The year-long suspension of the Insolvency and Bankruptcy Code (IBC) for any fresh defaults arising because of COVID-related defaults in these past 12 months comes to an end today.
The Centre has not notified any legislative change to the insolvency amendment law enacted in 2020 that stipulated a maximum period of one year of suspension of the IBC from March 25 last year when the lockdown came into effect. As widely expected, this means that the Centre has allowed the IBC suspension to lapse.
While the IBC remained in suspension for any fresh defaults, only 161 new corporate insolvency resolution processes were initiated between March and September 2020 compared to 889 initiated between March and September 2019.
But what happens now? Will permanent protection of COVID-related defaults from IBC face challenges in court? Are courts equipped to take on burden of fresh cases? Will the bad bank, pre-pack framework change the resolution landscape?

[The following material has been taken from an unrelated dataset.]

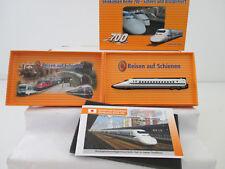 Weltbild,SammlerEditionen N BR 700 Schnell und disziplinier(Standmodell) FW1197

Swaminathan J, MD - Risk, Compliance & SARG at SBI, L Viswanathan, Partner at Cyril Amarchand Mangaldas and Suharsh Sinha, Partner at AZB & Partners discuss these issues.
Suharsh Sinha said, “Any further extension will necessary require a legislative change to the code itself which only the parliament can do and the parliament is in session right now but I don’t see this as one of the bills which is being moved by the parliament.”
Swaminathan J said, “Unusual times require unusual steps so this one year of suspension has been under very very special and trying circumstances. In terms of reading defaults on our books we have got to take these two developments into our account and incidentally, the Supreme Court ruling on these COVID related reliefs also came to an end couple of days back so the actual stamping of NPAs and the real default on the books although all the banks including us have been declaring pro forma NPAs, actual default will playout only now as the stamping starts.”
For full interview, watch accompanying video...
(Edited by : Bivekananda Biswas)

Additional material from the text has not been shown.